**EXERCISE INPUT**
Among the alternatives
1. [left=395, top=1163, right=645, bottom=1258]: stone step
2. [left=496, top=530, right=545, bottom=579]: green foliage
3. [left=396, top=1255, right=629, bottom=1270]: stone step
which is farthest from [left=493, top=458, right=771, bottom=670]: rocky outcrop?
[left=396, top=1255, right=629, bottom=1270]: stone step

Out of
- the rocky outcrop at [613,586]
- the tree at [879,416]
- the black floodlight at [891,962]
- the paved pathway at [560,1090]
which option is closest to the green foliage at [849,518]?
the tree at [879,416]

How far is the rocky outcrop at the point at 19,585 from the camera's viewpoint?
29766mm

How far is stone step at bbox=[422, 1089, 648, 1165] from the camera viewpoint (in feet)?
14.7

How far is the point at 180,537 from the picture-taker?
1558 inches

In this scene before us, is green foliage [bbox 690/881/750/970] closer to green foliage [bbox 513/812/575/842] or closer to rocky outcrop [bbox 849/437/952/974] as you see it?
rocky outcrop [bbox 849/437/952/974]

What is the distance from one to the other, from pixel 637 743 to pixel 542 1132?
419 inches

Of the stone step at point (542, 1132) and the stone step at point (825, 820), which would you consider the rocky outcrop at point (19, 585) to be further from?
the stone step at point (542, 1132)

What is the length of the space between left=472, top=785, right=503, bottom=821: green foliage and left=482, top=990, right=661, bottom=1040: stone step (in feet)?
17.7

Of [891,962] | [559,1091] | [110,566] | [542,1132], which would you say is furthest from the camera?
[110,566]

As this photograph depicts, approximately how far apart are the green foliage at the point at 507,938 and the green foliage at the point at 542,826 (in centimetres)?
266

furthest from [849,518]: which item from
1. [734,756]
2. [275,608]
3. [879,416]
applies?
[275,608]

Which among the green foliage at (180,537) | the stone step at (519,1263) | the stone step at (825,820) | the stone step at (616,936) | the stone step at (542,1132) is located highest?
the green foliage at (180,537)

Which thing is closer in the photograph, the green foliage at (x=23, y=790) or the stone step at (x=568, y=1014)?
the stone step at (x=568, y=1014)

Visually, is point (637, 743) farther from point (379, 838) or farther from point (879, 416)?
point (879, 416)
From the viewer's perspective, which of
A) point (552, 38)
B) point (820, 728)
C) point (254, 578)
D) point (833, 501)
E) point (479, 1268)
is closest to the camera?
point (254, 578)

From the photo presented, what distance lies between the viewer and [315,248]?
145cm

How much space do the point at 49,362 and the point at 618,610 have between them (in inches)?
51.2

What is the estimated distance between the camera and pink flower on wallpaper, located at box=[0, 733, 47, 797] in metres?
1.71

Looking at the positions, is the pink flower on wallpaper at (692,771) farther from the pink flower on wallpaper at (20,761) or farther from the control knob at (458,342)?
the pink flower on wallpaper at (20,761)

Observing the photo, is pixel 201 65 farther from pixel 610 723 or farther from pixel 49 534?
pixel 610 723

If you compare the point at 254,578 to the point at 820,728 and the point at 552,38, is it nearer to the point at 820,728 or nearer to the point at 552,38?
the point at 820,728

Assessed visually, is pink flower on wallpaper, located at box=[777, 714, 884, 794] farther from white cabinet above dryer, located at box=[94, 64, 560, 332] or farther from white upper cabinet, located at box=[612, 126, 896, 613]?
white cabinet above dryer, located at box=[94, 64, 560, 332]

**TASK TO CARRY OUT**
Recast the records as a JSON list of strings, one string per line and with blank lines omitted, starting at the line that contains "Assessed visually, is" and ending at the final line of the records.

**CORRECT RESPONSE**
[
  "Assessed visually, is pink flower on wallpaper, located at box=[777, 714, 884, 794] farther from white cabinet above dryer, located at box=[94, 64, 560, 332] or farther from white upper cabinet, located at box=[612, 126, 896, 613]?",
  "white cabinet above dryer, located at box=[94, 64, 560, 332]"
]